I hold an unpopular opinion that porn is harmful and should be excluded from people’s lives and relationships. This comes from experience, knowing how it can lead people to treat others as objects for their sexual desires and in the way it's also damaged my friendships and relationship with my now-fiancee. Because of my deep-rooted exposure to porn, I still have doubts and insecurities that if my partner doesn't want to have sex, I’m not wanted or have done something wrong. I’ve had to work on completely rewiring my brain to combat these thoughts.

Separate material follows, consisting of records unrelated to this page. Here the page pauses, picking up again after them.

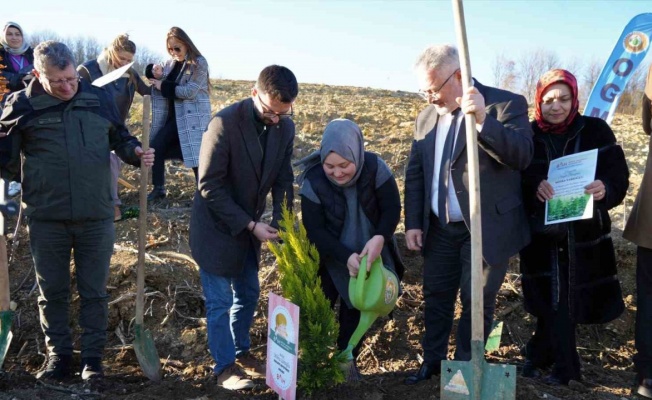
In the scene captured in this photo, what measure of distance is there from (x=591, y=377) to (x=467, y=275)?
1.36 meters

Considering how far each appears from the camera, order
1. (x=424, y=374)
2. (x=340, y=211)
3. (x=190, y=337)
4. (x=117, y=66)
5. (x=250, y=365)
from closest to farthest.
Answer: (x=340, y=211), (x=424, y=374), (x=250, y=365), (x=190, y=337), (x=117, y=66)

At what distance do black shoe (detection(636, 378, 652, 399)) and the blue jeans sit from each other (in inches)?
93.6

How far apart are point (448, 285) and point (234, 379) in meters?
1.38

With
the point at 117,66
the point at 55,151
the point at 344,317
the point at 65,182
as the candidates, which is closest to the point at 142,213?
the point at 65,182

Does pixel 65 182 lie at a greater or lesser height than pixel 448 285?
greater

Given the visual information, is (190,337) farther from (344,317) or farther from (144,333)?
(344,317)

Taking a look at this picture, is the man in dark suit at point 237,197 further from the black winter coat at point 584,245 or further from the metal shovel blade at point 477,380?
the black winter coat at point 584,245

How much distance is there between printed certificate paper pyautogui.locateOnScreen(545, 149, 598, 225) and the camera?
3.39m

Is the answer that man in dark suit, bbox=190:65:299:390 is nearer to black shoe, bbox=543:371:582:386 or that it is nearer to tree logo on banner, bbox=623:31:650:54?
black shoe, bbox=543:371:582:386

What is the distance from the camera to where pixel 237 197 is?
12.0 feet

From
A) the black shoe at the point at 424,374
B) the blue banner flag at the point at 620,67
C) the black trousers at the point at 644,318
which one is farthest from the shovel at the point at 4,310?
the blue banner flag at the point at 620,67

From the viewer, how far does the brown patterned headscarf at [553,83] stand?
3.51 meters

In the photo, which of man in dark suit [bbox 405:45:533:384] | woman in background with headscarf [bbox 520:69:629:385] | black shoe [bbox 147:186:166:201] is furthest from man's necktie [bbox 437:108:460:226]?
black shoe [bbox 147:186:166:201]

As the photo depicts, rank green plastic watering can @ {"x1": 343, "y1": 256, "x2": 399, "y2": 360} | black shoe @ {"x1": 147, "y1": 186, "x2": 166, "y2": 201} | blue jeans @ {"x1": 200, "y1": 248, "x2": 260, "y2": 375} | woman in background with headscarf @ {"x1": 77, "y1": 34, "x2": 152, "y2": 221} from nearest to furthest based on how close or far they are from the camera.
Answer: green plastic watering can @ {"x1": 343, "y1": 256, "x2": 399, "y2": 360} < blue jeans @ {"x1": 200, "y1": 248, "x2": 260, "y2": 375} < woman in background with headscarf @ {"x1": 77, "y1": 34, "x2": 152, "y2": 221} < black shoe @ {"x1": 147, "y1": 186, "x2": 166, "y2": 201}
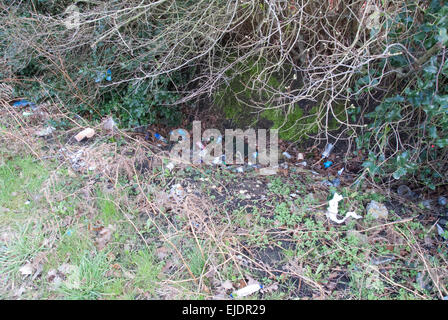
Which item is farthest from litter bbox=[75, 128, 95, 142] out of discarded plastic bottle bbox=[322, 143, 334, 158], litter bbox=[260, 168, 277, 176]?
discarded plastic bottle bbox=[322, 143, 334, 158]

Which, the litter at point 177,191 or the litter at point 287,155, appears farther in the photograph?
the litter at point 287,155

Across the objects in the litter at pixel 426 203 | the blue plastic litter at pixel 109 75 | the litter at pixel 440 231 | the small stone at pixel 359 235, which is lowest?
the litter at pixel 440 231

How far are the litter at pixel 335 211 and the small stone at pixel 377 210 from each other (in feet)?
0.37

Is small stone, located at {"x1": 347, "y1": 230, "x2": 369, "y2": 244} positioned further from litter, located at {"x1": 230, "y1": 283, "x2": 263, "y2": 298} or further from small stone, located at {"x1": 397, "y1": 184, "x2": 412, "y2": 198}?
litter, located at {"x1": 230, "y1": 283, "x2": 263, "y2": 298}

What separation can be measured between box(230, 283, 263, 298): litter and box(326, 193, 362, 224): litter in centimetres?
91

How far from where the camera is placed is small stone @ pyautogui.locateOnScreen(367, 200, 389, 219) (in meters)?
2.60

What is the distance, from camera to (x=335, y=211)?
103 inches

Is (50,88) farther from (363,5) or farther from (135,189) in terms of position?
(363,5)

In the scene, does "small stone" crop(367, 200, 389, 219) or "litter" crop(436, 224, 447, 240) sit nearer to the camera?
"litter" crop(436, 224, 447, 240)

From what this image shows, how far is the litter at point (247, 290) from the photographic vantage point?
6.62 feet

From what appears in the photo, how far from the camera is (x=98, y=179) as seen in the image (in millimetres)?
2867

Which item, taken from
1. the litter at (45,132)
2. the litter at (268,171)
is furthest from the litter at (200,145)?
the litter at (45,132)

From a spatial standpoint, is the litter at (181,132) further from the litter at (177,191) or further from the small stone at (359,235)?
the small stone at (359,235)
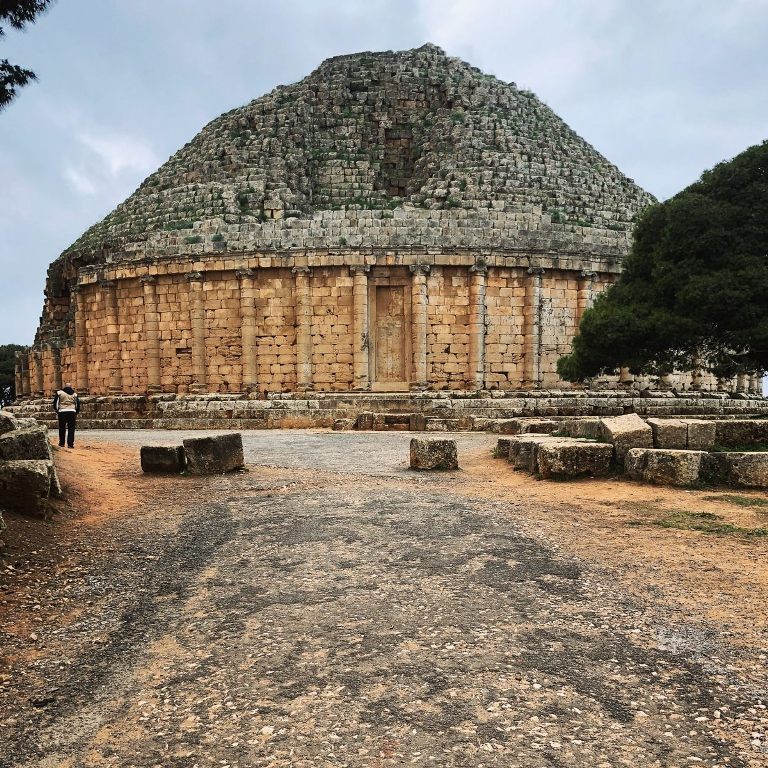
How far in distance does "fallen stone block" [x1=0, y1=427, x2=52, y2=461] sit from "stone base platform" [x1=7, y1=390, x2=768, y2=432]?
12.8 metres

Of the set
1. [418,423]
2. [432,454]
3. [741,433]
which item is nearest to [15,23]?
[432,454]

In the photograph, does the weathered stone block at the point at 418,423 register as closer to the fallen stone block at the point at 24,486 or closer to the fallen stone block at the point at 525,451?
the fallen stone block at the point at 525,451

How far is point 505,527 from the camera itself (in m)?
6.38

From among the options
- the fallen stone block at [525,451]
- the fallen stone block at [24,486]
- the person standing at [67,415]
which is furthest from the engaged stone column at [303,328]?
the fallen stone block at [24,486]

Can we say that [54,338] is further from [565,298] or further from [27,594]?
[27,594]

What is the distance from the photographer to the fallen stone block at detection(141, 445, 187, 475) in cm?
1017

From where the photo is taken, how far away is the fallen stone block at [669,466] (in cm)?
841

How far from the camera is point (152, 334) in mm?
24688

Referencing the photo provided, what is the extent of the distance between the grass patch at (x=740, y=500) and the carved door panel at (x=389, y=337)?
16.2m

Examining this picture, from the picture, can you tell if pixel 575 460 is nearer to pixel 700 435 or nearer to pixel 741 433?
pixel 700 435

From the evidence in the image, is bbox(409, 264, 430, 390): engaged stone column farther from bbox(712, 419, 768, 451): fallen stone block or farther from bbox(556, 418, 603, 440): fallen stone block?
bbox(712, 419, 768, 451): fallen stone block

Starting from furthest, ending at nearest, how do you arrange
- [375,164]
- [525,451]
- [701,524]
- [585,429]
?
1. [375,164]
2. [585,429]
3. [525,451]
4. [701,524]

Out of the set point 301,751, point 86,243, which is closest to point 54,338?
point 86,243

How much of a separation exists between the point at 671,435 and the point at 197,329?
19248mm
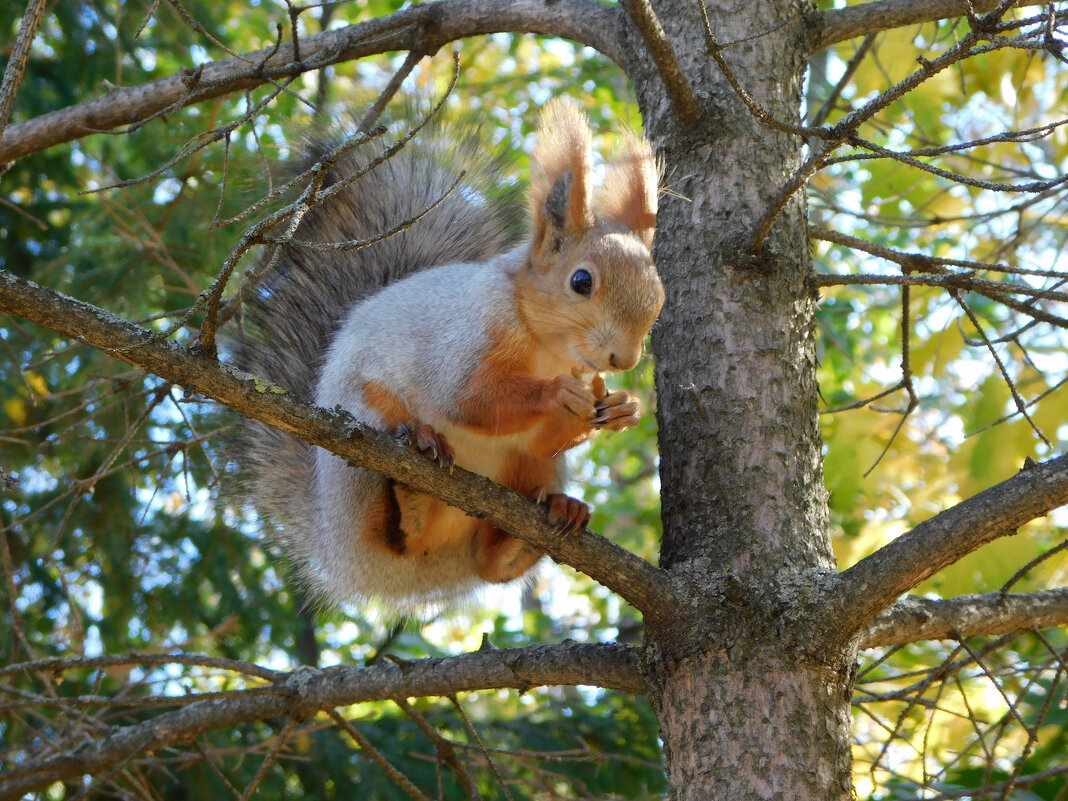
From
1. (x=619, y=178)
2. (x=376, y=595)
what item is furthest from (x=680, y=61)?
(x=376, y=595)

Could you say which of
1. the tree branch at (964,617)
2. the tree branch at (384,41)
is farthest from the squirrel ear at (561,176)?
the tree branch at (964,617)

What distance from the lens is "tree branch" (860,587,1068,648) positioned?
216 cm

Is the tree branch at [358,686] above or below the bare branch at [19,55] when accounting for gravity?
below

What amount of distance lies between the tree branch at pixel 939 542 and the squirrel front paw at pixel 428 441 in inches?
32.2

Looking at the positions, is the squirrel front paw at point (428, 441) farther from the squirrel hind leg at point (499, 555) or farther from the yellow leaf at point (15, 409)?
the yellow leaf at point (15, 409)

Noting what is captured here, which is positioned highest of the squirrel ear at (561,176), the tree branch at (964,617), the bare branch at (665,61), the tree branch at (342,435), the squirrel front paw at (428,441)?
the bare branch at (665,61)

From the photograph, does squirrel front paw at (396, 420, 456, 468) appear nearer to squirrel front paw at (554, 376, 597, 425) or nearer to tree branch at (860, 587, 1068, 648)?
squirrel front paw at (554, 376, 597, 425)

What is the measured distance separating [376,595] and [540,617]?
158 inches

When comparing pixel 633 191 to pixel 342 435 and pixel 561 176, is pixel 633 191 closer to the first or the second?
pixel 561 176

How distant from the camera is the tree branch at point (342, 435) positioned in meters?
1.61

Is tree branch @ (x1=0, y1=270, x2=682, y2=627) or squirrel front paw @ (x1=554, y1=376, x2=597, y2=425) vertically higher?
squirrel front paw @ (x1=554, y1=376, x2=597, y2=425)

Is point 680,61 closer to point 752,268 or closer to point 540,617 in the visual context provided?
point 752,268

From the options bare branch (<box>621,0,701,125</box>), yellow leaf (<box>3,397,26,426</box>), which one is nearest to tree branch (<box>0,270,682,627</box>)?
bare branch (<box>621,0,701,125</box>)

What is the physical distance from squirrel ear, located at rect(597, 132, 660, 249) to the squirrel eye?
230 mm
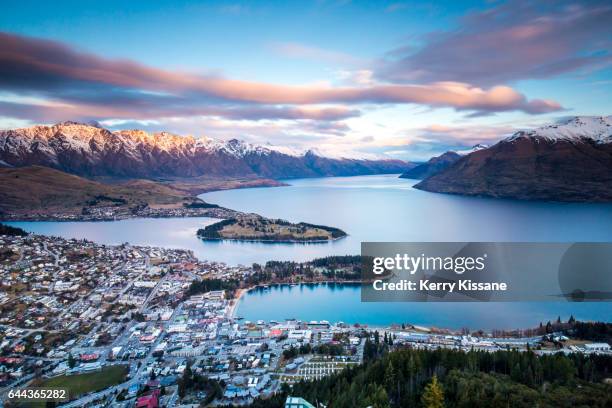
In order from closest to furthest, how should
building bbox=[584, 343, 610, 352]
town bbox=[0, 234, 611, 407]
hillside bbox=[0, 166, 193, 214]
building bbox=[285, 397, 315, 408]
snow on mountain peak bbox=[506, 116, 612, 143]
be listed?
building bbox=[285, 397, 315, 408]
town bbox=[0, 234, 611, 407]
building bbox=[584, 343, 610, 352]
hillside bbox=[0, 166, 193, 214]
snow on mountain peak bbox=[506, 116, 612, 143]

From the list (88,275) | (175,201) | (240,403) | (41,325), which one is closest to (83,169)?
(175,201)

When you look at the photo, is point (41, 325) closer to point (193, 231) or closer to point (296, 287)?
point (296, 287)

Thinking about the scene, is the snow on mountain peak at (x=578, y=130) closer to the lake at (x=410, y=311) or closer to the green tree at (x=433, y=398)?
the lake at (x=410, y=311)

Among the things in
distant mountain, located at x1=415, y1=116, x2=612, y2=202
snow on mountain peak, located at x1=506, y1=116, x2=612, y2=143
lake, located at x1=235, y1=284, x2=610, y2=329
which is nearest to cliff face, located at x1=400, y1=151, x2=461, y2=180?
distant mountain, located at x1=415, y1=116, x2=612, y2=202

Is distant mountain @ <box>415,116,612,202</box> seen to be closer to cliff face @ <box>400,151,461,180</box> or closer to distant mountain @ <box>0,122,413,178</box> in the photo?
cliff face @ <box>400,151,461,180</box>

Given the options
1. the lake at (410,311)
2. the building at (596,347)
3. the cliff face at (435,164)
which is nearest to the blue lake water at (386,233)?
the lake at (410,311)
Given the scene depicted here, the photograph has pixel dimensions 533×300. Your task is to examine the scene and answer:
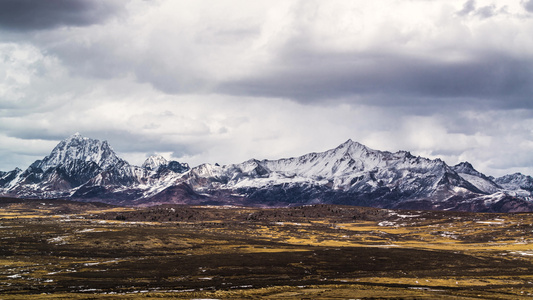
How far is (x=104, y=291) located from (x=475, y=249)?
143m

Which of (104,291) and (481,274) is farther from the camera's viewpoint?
(481,274)

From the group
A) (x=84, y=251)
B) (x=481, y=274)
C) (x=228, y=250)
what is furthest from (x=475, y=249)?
(x=84, y=251)

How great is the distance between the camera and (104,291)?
99625 mm

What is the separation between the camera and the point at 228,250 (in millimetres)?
181375

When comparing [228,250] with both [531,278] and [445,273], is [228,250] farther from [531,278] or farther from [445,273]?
[531,278]

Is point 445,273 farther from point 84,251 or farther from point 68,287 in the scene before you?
point 84,251

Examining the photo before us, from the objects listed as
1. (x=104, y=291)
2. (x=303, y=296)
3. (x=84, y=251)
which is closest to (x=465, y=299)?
(x=303, y=296)

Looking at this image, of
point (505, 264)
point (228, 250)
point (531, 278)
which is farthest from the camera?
point (228, 250)

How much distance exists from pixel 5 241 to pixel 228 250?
7981 centimetres

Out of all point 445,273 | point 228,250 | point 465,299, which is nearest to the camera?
point 465,299

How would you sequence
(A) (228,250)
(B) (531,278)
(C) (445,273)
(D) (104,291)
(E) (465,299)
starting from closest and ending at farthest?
1. (E) (465,299)
2. (D) (104,291)
3. (B) (531,278)
4. (C) (445,273)
5. (A) (228,250)

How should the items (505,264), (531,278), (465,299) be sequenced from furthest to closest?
(505,264)
(531,278)
(465,299)

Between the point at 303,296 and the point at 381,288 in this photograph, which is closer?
the point at 303,296

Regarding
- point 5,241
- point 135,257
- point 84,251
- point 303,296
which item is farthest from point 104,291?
point 5,241
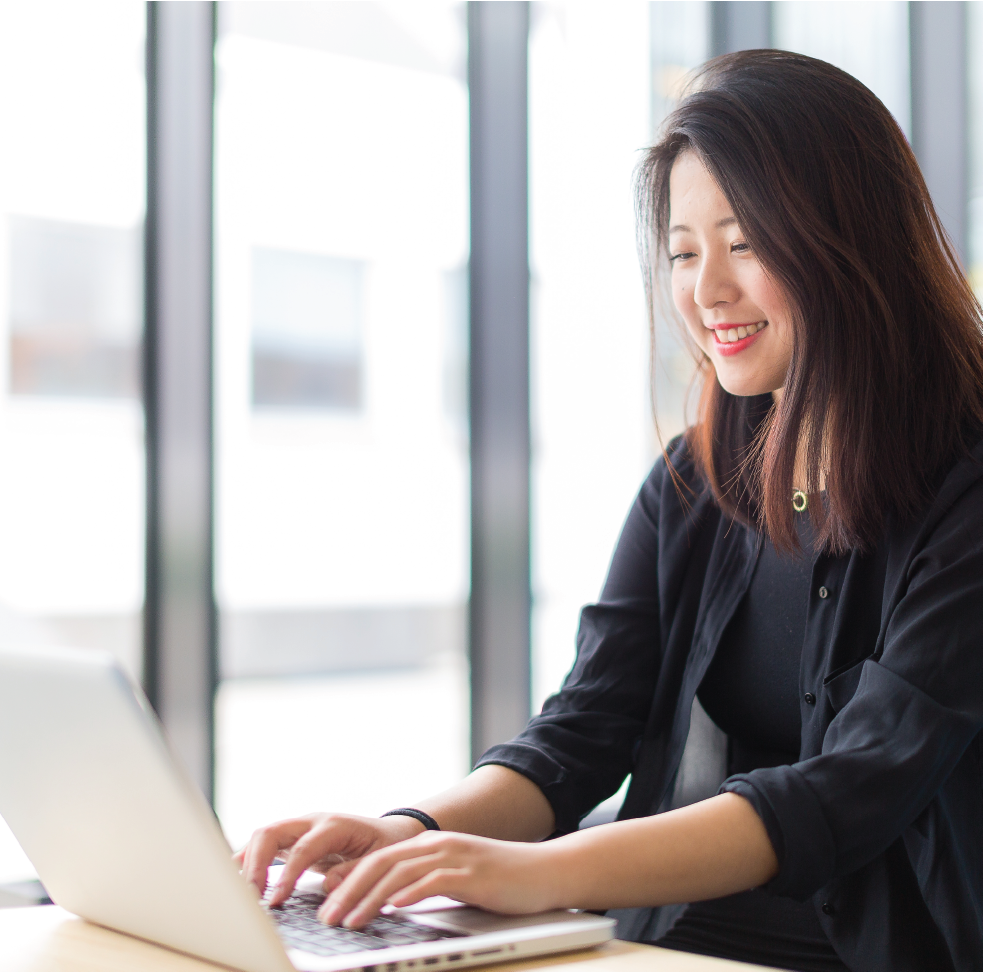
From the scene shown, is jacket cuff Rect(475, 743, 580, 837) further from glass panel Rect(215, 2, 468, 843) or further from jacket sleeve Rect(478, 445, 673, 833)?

For the last three years, I haven't consumed porn. I would recommend it to anyone, as it allows you to improve your view of sex and relationships. It taught me that I could be selfless in love and sex and that the end goal didn't have to be my pleasure. While my experience isn’t widely recognized as an issue or a problem at all, I hope others can examine their porn use to determine its impact on their sex life and relationships with others. Porn may not affect some people as negatively as others, but it does affect our attitude about sex. Three years later, I don’t regret my decision to quit. I can be open and free to love my partner without the worry that I’m thinking about an idealized sexual image of her. I can focus on loving her.
Quitting porn changed my life for the better. To the skeptics out there: It’s worth a try.